At an Oct. 6 jury-docket call, Judge Amy Clark Meacham of Travis County Civil District Court told litigators that recent legislative and administrative reporting requirements have made it “very, very difficult” for judges in urban counties to grant continuances.
Meacham said the legislature has increased the frequency and detail of reports judges must file about continuances, creating an administrative burden that reduces judicial flexibility. “When I started this job 15 years ago, there was one monthly report. Now there’s something like 17 reports we have to do,” she said during the docket call.
The judge described practical consequences: courts must log each continuance and produce monthly reports that she said shape how judges respond to requests. She warned attorneys that the era of informal or “pocket” continuances has largely ended in major urban counties and said that courts now must follow rules of judicial administration when a case is also set in another county.

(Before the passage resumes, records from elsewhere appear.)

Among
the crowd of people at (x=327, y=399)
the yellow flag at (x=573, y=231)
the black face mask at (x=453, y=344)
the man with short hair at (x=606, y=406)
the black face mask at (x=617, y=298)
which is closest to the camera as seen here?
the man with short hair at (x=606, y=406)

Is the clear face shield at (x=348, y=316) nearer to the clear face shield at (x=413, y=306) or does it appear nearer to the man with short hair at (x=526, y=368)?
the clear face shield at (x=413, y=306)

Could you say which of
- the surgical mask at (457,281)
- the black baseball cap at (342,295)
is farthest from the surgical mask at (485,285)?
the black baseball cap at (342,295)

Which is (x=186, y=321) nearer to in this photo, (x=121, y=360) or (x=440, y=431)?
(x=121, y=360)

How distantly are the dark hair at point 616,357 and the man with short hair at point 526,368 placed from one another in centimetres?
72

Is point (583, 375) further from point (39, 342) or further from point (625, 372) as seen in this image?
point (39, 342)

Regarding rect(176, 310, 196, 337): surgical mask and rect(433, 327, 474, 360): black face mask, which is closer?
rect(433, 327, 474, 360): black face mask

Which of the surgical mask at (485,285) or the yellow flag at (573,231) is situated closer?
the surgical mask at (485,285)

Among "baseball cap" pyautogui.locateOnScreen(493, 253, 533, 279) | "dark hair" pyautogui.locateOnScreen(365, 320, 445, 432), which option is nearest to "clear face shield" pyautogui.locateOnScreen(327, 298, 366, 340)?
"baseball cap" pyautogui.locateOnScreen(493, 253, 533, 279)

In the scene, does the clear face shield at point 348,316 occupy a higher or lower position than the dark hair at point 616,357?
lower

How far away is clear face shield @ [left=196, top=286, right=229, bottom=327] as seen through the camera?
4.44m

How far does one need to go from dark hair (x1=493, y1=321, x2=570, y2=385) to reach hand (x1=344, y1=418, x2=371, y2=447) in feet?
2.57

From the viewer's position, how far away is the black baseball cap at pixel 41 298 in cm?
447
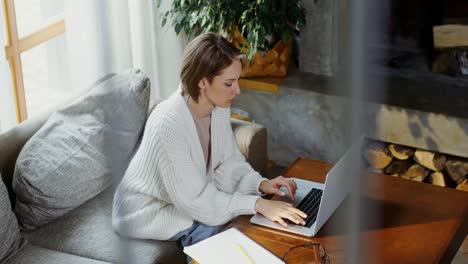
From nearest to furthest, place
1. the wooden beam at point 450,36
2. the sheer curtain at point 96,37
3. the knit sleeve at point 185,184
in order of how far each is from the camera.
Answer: the sheer curtain at point 96,37
the knit sleeve at point 185,184
the wooden beam at point 450,36

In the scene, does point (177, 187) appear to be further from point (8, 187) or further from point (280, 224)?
point (8, 187)

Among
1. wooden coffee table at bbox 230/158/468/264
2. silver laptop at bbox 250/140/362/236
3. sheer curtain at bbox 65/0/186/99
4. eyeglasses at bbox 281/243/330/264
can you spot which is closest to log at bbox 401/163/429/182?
wooden coffee table at bbox 230/158/468/264

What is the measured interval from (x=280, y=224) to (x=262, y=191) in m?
0.21

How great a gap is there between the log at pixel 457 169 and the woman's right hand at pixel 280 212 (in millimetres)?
1197

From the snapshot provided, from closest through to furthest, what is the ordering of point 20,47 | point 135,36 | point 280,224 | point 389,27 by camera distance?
1. point 389,27
2. point 280,224
3. point 20,47
4. point 135,36

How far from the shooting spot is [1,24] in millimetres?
2188

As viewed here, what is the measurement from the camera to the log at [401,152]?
2.67m

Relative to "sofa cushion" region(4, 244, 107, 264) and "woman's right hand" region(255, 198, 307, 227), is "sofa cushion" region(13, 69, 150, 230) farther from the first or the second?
"woman's right hand" region(255, 198, 307, 227)

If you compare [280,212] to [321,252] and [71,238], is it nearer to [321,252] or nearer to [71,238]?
[321,252]

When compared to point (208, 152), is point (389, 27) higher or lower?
higher

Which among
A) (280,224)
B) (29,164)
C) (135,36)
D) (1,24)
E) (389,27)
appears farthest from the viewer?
(135,36)

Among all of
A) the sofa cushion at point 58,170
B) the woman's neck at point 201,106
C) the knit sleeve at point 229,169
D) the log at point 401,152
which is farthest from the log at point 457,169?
the sofa cushion at point 58,170

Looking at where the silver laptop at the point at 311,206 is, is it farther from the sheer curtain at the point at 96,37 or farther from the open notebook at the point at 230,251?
the sheer curtain at the point at 96,37

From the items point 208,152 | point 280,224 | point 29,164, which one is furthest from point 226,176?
point 29,164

Meacham also reminded parties of a Travis County local rule requiring parties to attempt alternative dispute resolution (ADR) once a case reaches the jury-trial stage unless a judge relieves them of that obligation. “If you have not complied with your local rule, the court reserves the right to sua sponte reset you,” she said.
Court administration staffer Jacob Stokes, director of court management, was identified as the point of contact for docket scheduling and reassignment questions; Meacham urged attorneys to email him if they wanted alternative settings off an active October docket.
The judge said she will consider continuance motions individually and contact other judges’ administrators where conflicts arise, and she warned parties that widespread continuance filings at the start of the docket can delay the entire call because courts must take a record when ruling on each request.